*** PASSAGE PROVIDED Section Begins ***

Featured are speakers from the Coalition, Portland NAACP, a Grant High School student, several faith leaders, staff persons for Oregon's Senators, an immigrant rights organizer, representatives from Asians 4 Black Lives PDX, Sisters Of the Road, and Iraq Veterans Against the War, as well as parents of both Aaron Campbell and James Chasse, Jr. (who was beaten to death by police in 2006). Music is from Marilyn Keller, Pastor E.D. Mondaine, and Naomi Littlebear Morena. The march lifted spirits and sent a message that people want to end police violence against community members around the nation.
Thanks to the AMA Coalition, this show can be seen streaming at flyingfocus.org/AMA_March0117streamingpage.html.

*** PASSAGE PROVIDED Section Ends ***

- REQUIRED TASKS:
- A) Condense the paragraph of the passage about the march that begins "Featured are speakers" into a bulleted list that keeps its main facts.
- B) From the passage about the march, transcribe the stretch from "Featured are speakers" through "around the nation." word for word.

*** DATA EXTRACT Section Begins ***

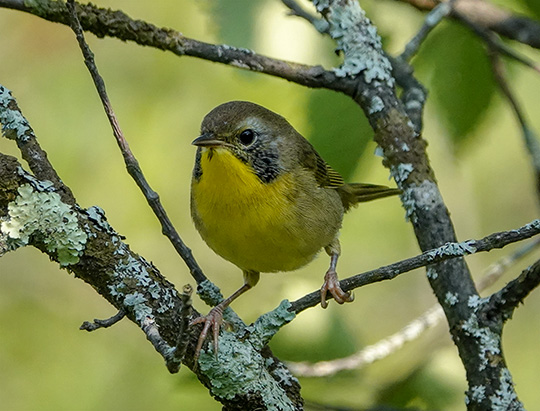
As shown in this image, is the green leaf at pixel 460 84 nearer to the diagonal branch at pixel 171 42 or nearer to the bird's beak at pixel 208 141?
the diagonal branch at pixel 171 42

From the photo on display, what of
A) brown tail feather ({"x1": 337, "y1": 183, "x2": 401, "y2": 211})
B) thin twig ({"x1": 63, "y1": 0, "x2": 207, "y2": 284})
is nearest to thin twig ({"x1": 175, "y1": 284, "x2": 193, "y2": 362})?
thin twig ({"x1": 63, "y1": 0, "x2": 207, "y2": 284})

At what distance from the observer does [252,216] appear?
3.65 m

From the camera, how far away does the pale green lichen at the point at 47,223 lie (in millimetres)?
2021

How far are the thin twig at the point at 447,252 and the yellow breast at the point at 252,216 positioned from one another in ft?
4.82

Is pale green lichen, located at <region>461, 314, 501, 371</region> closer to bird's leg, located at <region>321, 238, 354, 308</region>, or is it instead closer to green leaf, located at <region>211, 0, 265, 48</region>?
bird's leg, located at <region>321, 238, 354, 308</region>

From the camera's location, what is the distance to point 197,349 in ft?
7.23

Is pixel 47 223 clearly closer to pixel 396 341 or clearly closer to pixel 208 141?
pixel 208 141

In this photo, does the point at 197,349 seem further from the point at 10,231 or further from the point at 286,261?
the point at 286,261

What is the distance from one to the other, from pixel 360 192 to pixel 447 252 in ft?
8.89

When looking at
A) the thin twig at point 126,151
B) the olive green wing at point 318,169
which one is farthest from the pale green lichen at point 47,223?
the olive green wing at point 318,169

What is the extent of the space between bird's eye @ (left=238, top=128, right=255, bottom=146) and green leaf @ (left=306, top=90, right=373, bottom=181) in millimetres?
551

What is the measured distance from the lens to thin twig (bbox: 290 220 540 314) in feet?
6.54

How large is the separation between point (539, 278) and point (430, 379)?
A: 1.18 metres

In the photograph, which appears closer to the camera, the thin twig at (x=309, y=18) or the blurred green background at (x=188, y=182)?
the thin twig at (x=309, y=18)
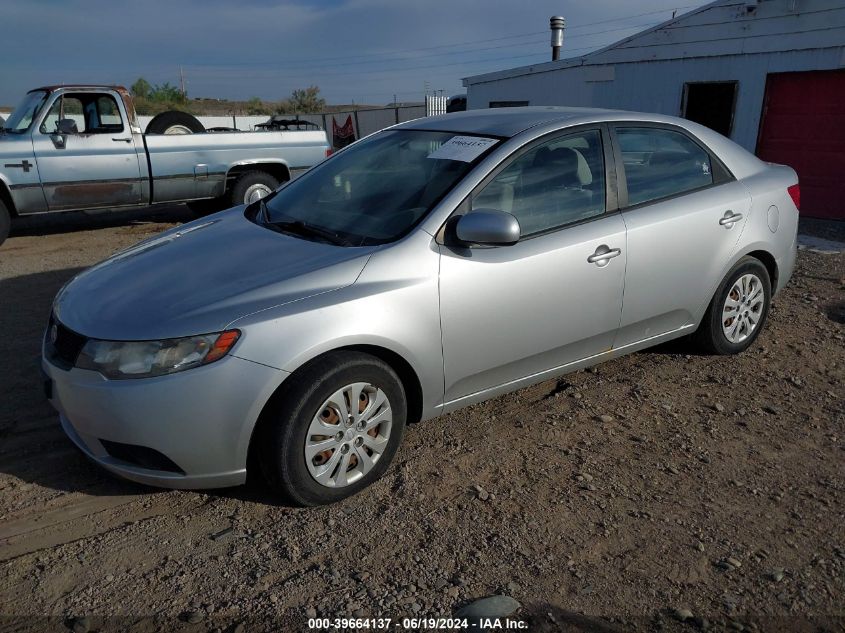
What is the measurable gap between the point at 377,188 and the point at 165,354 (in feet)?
5.03

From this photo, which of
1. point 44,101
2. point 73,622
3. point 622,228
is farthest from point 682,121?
point 44,101

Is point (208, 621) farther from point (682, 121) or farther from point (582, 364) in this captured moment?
point (682, 121)

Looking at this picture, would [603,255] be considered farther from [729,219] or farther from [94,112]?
[94,112]

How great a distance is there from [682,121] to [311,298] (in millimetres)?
2908

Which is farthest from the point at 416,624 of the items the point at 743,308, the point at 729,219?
the point at 743,308

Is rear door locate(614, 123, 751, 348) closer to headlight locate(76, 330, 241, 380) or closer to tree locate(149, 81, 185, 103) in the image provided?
headlight locate(76, 330, 241, 380)

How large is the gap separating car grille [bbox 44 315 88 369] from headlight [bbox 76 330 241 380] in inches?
9.5

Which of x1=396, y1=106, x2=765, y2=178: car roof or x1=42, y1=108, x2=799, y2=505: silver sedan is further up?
x1=396, y1=106, x2=765, y2=178: car roof

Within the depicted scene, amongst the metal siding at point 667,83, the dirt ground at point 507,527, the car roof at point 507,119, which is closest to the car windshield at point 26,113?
the dirt ground at point 507,527

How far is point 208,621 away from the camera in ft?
7.97

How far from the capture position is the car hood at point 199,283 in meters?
2.79

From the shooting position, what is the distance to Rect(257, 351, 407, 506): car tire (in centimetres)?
282

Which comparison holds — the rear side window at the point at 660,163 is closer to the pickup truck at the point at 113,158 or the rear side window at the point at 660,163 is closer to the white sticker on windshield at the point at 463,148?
the white sticker on windshield at the point at 463,148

*** DATA EXTRACT Section Ends ***

- RESULTS IN ORDER:
- A)
- Speakers: the Coalition, Portland NAACP, a Grant High School student, several faith leaders, staff for Oregon's Senators, an immigrant rights organizer, and representatives from Asians 4 Black Lives PDX, Sisters Of the Road, and Iraq Veterans Against the War
- Also speaking: the parents of Aaron Campbell and of James Chasse, Jr., who was beaten to death by police in 2006
- Music: Marilyn Keller, Pastor E.D. Mondaine, and Naomi Littlebear Morena
- Outcome: the march lifted spirits and sent a message that people want to end police violence against community members nationwide

- B)
Featured are speakers from the Coalition, Portland NAACP, a Grant High School student, several faith leaders, staff persons for Oregon's Senators, an immigrant rights organizer, representatives from Asians 4 Black Lives PDX, Sisters Of the Road, and Iraq Veterans Against the War, as well as parents of both Aaron Campbell and James Chasse, Jr. (who was beaten to death by police in 2006). Music is from Marilyn Keller, Pastor E.D. Mondaine, and Naomi Littlebear Morena. The march lifted spirits and sent a message that people want to end police violence against community members around the nation.